Cahiliye adetleri; sanal korkular, yasaklar yetsin!.. Irk ve dil, Rahman’ın ayetleri...
Birileri ana dilini öğrenemiyorsa; resmen, cebren, hileylen bir “asimilasyon var! Red ve inkar hatta imha var..” Bunların sonucunda da israf ve iflas var.. can kardeşim!
Artık gördük ki; “Mal bi tiran germ nabe! Hirç li vir, rêçê berde! Mala derewînan tune. (Yalancının evi yoktur.)
Korkma! Kardeşiz! “Bi xemil û rewş e, Şirîn û xweş e/ Bi xweş awaz e, letîf û naz e/ Zimanê Kurdî!”(Arâm).

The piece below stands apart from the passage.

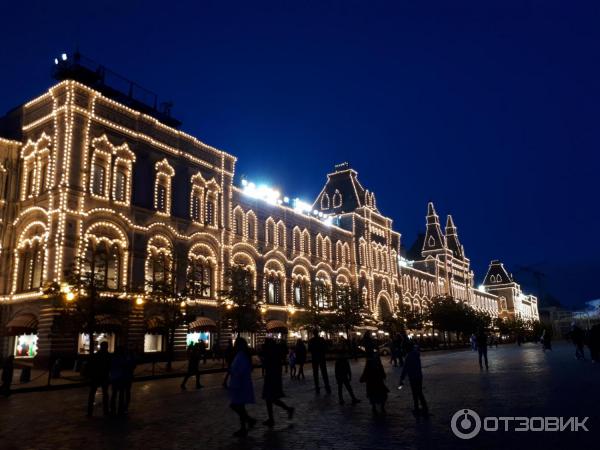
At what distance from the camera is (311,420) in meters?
11.6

Anayasalarla ‘Tek dil Türkçe..’ denildi. Be’dehû ‘kart/kurtlarla..’ o millet yoktur..” denildi. “Kamusal tehdit(!)” mizahıyla TSE’siz tiyatrolar, konserler.. iptal edildi, ediliyor. Profesyonelleri varken, amatör sanatçılar türetildi…
Korkmayın beyler! Etmeyin ağalar!.. Siyonist Sermayeli Sömürgeci müziğin/dilin bozmadığı kamu düzeni Kürtçeyle bozulmaz!
Bırakın; TRT’de Süleyman Şah’ı ağırlayan Kürt de olsun! Selahaddin kurt postu giymesin! Kızılelmalı sofrada bir kelle soğan da olsun! Li êzinga mazî, kewa gozel ötsün.. ki annelerin dili dönsün, yüzü gülsün!
Ağlarsa analar ağlar, gerisi yalan ağlar! Anadili kutsaldır! Zimanê Dayîk pîrûz e! Her bijî! Vesselam!